I am happy but nervous at the same time. I have so much to think about. We need to save more money. We need to fix the house. We have a fence we need to install. We need to fix the kitchen. We have to buy new washer and dryer. I want to quit my job after the baby is born. All these roll into one. I don’t know how we can afford everything. I don’t know how we can do everything at the same time…..
I will turn everything to God. God heard my prayers!!! He heard my prayer to get pregnant. After months asking, He finally grants me a pregnancy (keep my fingers crossed). And He knows I have been asking for a way so I can financially afford to quit my job. And I know with all my heart, God will find me a way. I know that. There is no doubt in my heart at all. I have faith in him.

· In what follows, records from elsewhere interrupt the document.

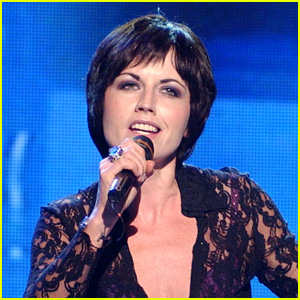 Celebrities React to Dolores O'Riordan's Sudden Death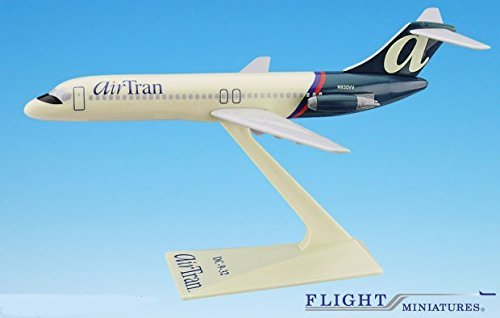 AirTran (97-04) DC-9 Airplane Miniature Model Snap Fit 1:200 Part#ADC-00903H-012 (Airtran Model compare prices)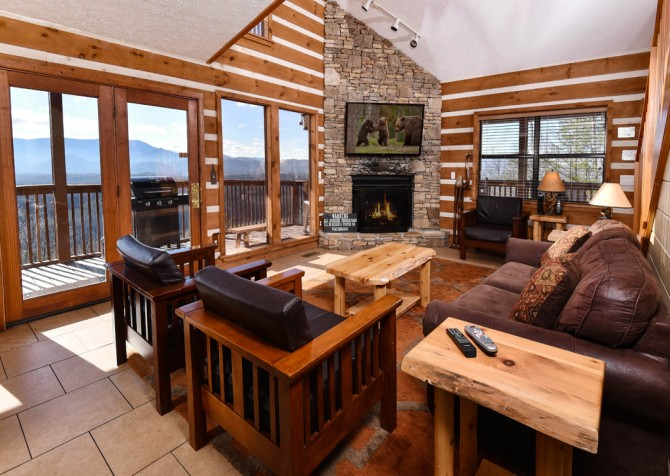 Pigeon Forge - Smoky View Top Shelf - Living & View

Thank you Jesus. Thank you Virgin Mary.
Today was the first day I was supposed to have my period. I usually have it in the morning or noon. It is almost 11 PM now and I still don’t have it. The last few days I have been feeling extremely exhausted from what I don’t know. I just feel like I don’t have any energies. And I’ve got tons to do.
I told a friend of mine who is pregnant right now and she said, maybe you are pregnant! And she told me how before she found out her pregnancy, she felt so tired and exhausted.

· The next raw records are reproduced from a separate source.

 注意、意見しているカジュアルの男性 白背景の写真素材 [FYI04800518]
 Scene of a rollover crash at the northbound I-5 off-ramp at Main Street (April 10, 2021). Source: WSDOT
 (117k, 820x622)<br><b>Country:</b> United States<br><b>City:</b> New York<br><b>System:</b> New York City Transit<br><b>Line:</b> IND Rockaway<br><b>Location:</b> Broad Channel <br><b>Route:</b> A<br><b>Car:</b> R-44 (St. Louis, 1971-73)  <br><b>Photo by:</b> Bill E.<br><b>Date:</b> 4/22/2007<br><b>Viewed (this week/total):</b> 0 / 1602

Oh yeah. My boobs are not feeling well either.
All the signs point to pregnancy but I’ve had these signs before and turned out nothing. So I am not going to be too hopeful. I do want to get pregnant sooner than later just so I can give birth sooner and I can get the heck out of my office sooner!!!
So if you are reading this blog, please pray for me. Hopefully God will grant me and my husband with a happy, healthy, and beautiful pregnancy.